Image and caption data from the web:
• • • •
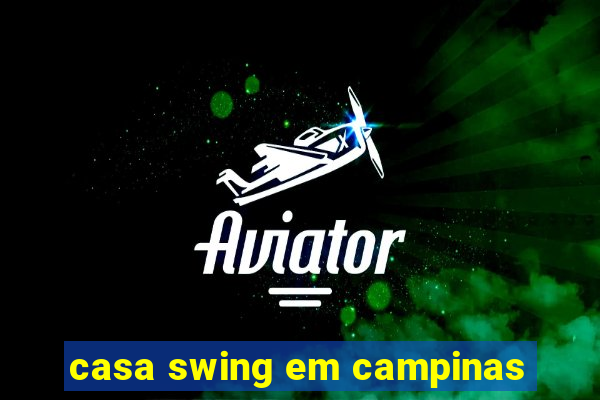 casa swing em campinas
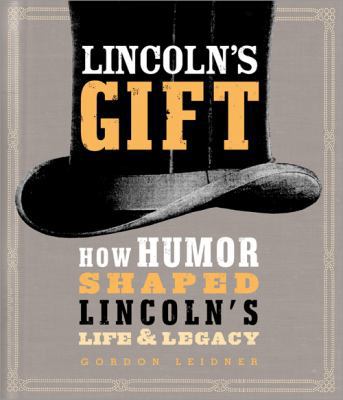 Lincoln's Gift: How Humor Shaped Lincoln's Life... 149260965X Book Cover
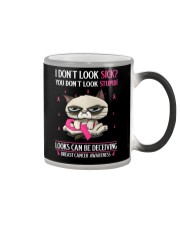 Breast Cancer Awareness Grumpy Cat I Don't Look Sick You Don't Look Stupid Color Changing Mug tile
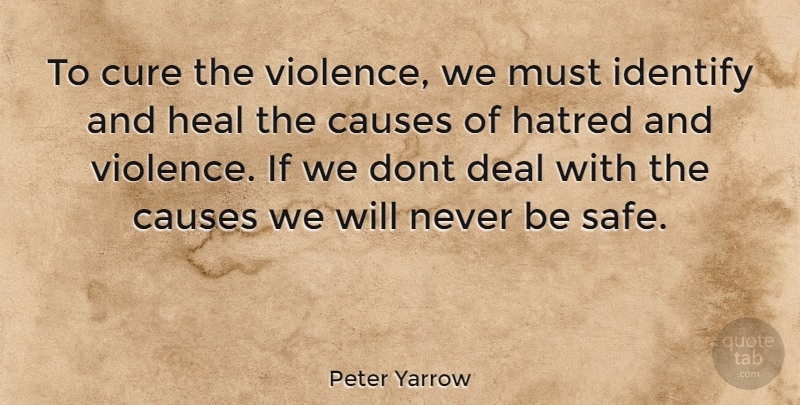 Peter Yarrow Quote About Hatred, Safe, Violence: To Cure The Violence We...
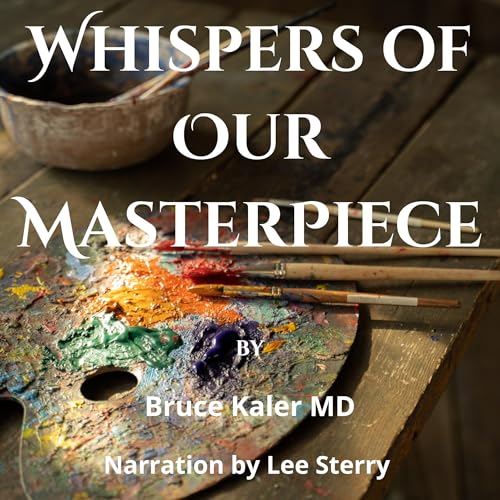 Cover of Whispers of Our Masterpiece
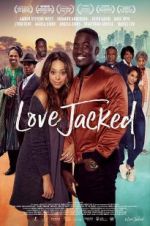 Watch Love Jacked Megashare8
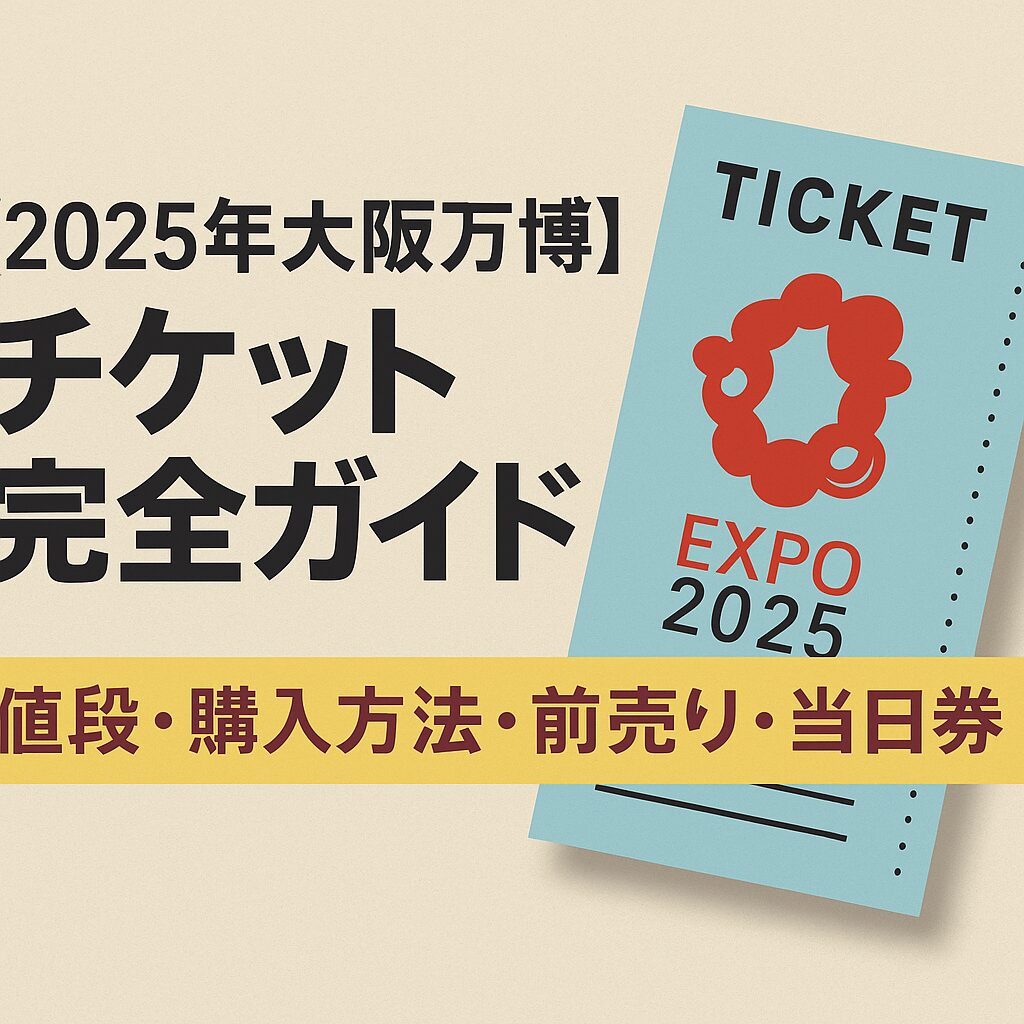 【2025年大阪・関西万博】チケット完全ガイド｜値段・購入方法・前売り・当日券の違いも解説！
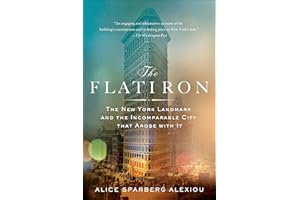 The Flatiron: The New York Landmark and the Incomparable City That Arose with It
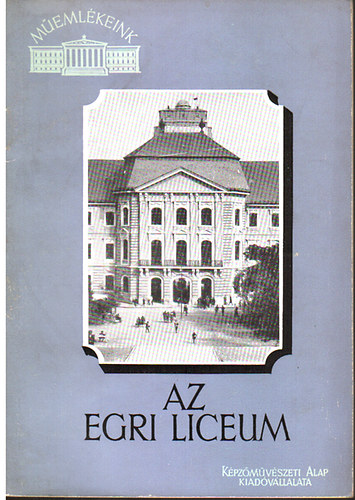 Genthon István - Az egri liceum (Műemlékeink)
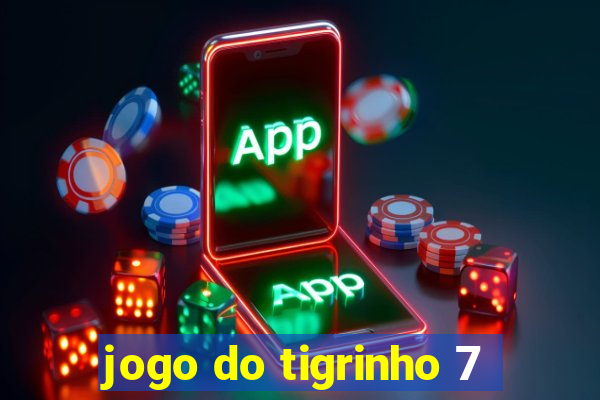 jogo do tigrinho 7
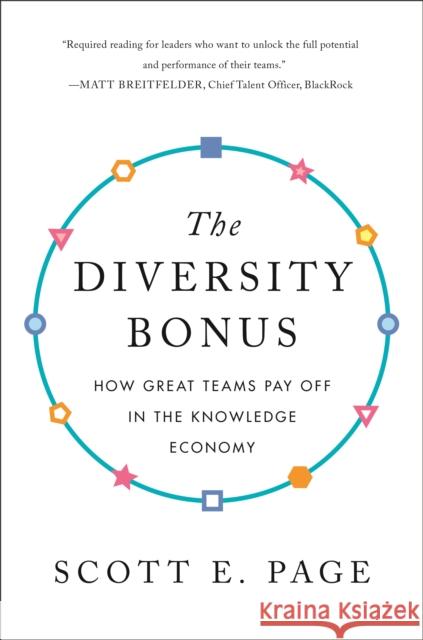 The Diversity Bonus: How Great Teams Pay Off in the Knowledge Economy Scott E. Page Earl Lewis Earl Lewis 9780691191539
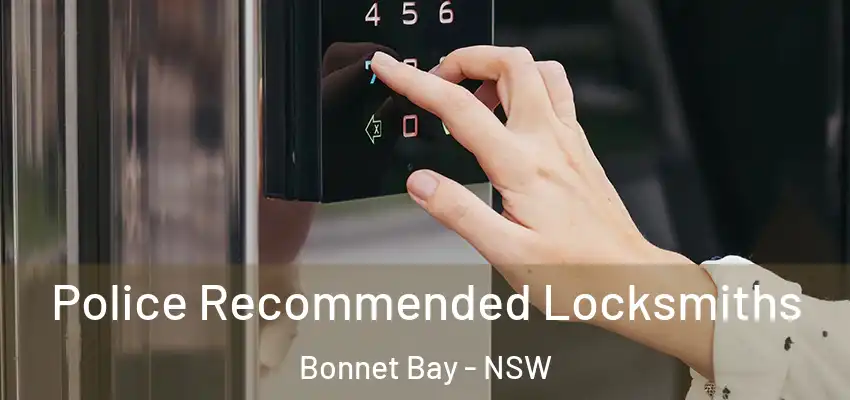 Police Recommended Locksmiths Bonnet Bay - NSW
• • • •
Exercise instructions: Turn the records above into a JSON list of strings, with one string per line. Leave the picture markers out.

Written answer:
[
  " casa swing em campinas",
  " Lincoln's Gift: How Humor Shaped Lincoln's Life... 149260965X Book Cover",
  " Breast Cancer Awareness Grumpy Cat I Don't Look Sick You Don't Look Stupid Color Changing Mug tile",
  " Peter Yarrow Quote About Hatred, Safe, Violence: To Cure The Violence We...",
  " Cover of Whispers of Our Masterpiece",
  " Watch Love Jacked Megashare8",
  " 【2025年大阪・関西万博】チケット完全ガイド｜値段・購入方法・前売り・当日券の違いも解説！",
  " The Flatiron: The New York Landmark and the Incomparable City That Arose with It",
  " Genthon István - Az egri liceum (Műemlékeink)",
  " jogo do tigrinho 7",
  " The Diversity Bonus: How Great Teams Pay Off in the Knowledge Economy Scott E. Page Earl Lewis Earl Lewis 9780691191539",
  " Police Recommended Locksmiths Bonnet Bay - NSW"
]